## Given passage
Begin

Public gateway ip unaccessible should not resolve in deployment error

Bug #1524640 reported by Sam Stoelinga
18
This bug affects 3 people
Affects Status Importance Assigned to Milestone
Fuel for OpenStack
Fix Committed
Medium
Alex Schultz
Mitaka
Fix Released
Medium
Fuel Sustaining

Bug Description

public_vip_ping will timeout if the public gateway is not accessible. In many environments people first try to deploy without the public gateway being accessible. Fuel should show a big warning in stead of failing the whole deployment.

Steps to reproduce:
Deploy Fuel and configure Fuel to use mirrors from Fuel itself. This way we don't require a public gateway to access the mirrors when deploying or when the network verification is done.

Actual result:
If public gateway is unaccessible the network verification will pass but after the deployment starts it will fail at ping public_vip check. An error is shown in the puppet log but users often have no clue why their deployment fails.

End

## Tasks to perform
- A) In the bug report, repeat the part starting at "Bug Description" and ending at "the whole deployment.", switching "public gateway" to "external gateway".
- B) According to the bug report, which check makes the deployment fail when the public gateway can't be reached?

## Dataset content
Begin

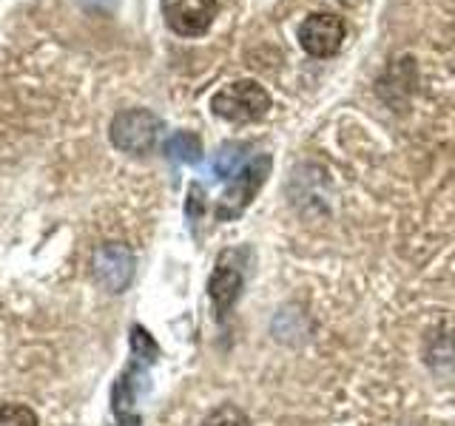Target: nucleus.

End

## Solution list
- A)
Bug Description

public_vip_ping will timeout if the external gateway is not accessible. In many environments people first try to deploy without the external gateway being accessible. Fuel should show a big warning in stead of failing the whole deployment.

- B) The ping public_vip check.